また、6月下旬に撮影された人工衛星による写真によると、中国は係争地帯であるガルワン渓谷に倉庫などを設置するだけでなく、実効支配線のインド支配側で基地を建設しているとインドの安全保障専門家は主張した。

こういった状況がどこまで進んでいるかは不明だが、インドと中国の係争地域は高地という立地上、大量に積もる雪などの影響で実効支配線が長年曖昧なままであり、それが中国による過度な行動を許しているという現実もある。

インド封じ込めを狙う中国

これまで、中国はインドを囲むかのような “真珠の首飾り戦略”を進めてきた。
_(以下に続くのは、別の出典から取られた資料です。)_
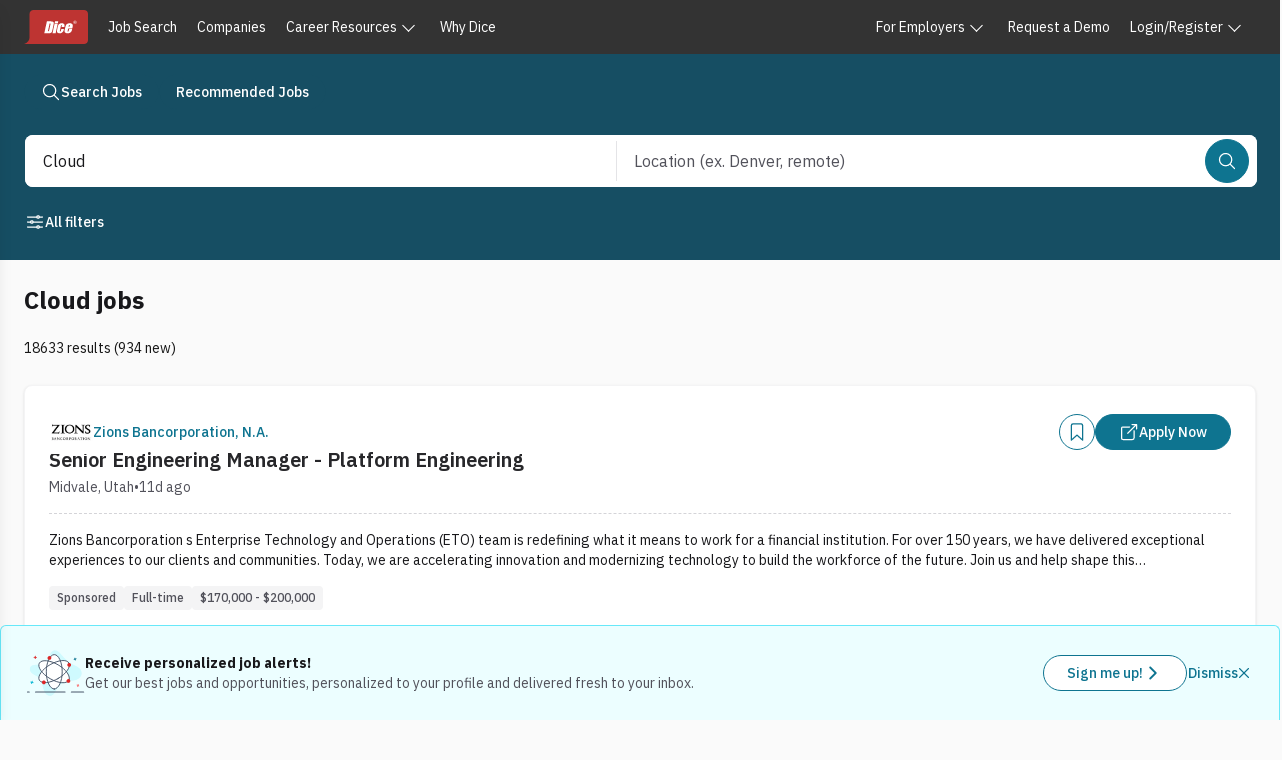

--- FILE ---
content_type: text/javascript; charset=utf-8
request_url: https://app.link/_r?sdk=web2.86.5&branch_key=key_live_keTRgAG9a27ATlkF3rHC4pnjuEfLy8Ld&callback=branch_callback__0
body_size: 73
content:
/**/ typeof branch_callback__0 === 'function' && branch_callback__0("1539872550904170160");

--- FILE ---
content_type: text/x-component
request_url: https://www.dice.com/jobs/q-Cloud-jobs
body_size: -120
content:
0:{"a":"$@1","f":"","b":"m67DwFiz2dfzfEqqVyP5J"}
1:true


--- FILE ---
content_type: text/x-component
request_url: https://www.dice.com/jobs/q-Cloud-jobs
body_size: -111
content:
0:{"a":"$@1","f":"","b":"m67DwFiz2dfzfEqqVyP5J"}
1:null
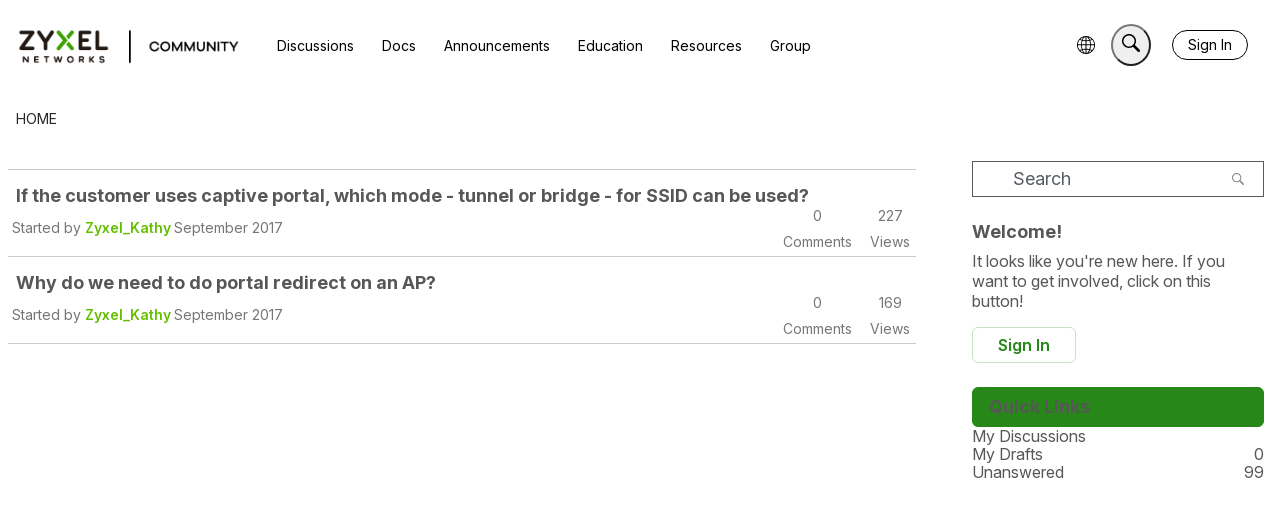

--- FILE ---
content_type: application/x-javascript
request_url: https://community.zyxel.com/dist/v2/forum/entries/addons/rich-editor/forum.BYgFUHxs.min.js
body_size: 73
content:
const __vite__mapDeps=(i,m=__vite__mapDeps,d=(m.f||(m.f=["../../../chunks/addons/lavendermoon/forum.CknaH5fs.css"])))=>i.map(i=>d[i]);
import{o as r,cB as n,_ as l}from"../../forum.moIeJxBI.min.js";r(()=>{d()});n(d);const a="js-isMounted";async function d(){const s=document.querySelectorAll(".richEditor");if(s.length>0){const o=document.getElementsByTagName("body");o&&o[0].classList.add("hasRichEditor");const e=await l(()=>import("../../../chunks/addons/rich-editor/mountEditor.BUE4iO_0.min.js"),__vite__mapDeps([0]),import.meta.url);s.forEach(t=>{if(!t.classList.contains(a)){t.classList.add(a);const c=t.attributes["aria-describedby"].nodeValue||void 0,i=t.closest(".Popup");i&&i.classList.add("hasRichEditor"),e.default(t,c)}})}}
中国は、モルディブのアブドラ・ヤミーン大統領の時、同国へ多額の経済支援を行い、橋や道路、住宅などを次々に建設し、首都と国際空港を結ぶ立派な橋も建設した。

そして、2017年7月、スリランカ南部に建設されたハンバントタ港の利用権が99年間にわたり、2013年1月にはパキスタン南部グアダル港の利用権が43年間にわたり中国へ明け渡された。

そして、中国はミャンマーやネパールなどにも莫大な経済援助を行い、南アジアでの影響力を高めている。

昨年春のインド総選挙で勝利したモディ首相は、第2次政権初の外遊先としてモルディブとスリランカを訪問し、両国へ政治経済的な支援を強化する意志を示したが、そこに対中けん制の意味があったことは間違いない。

そして、南アジアの覇権を巡る中印の争いは、両国の国境で激しくなろうとしている。現在、ラダック地方で起きていることは両国の領土紛争という枠に収まるものでなく、インド洋や南アジアにおける中印の覇権争いという現実を内包している。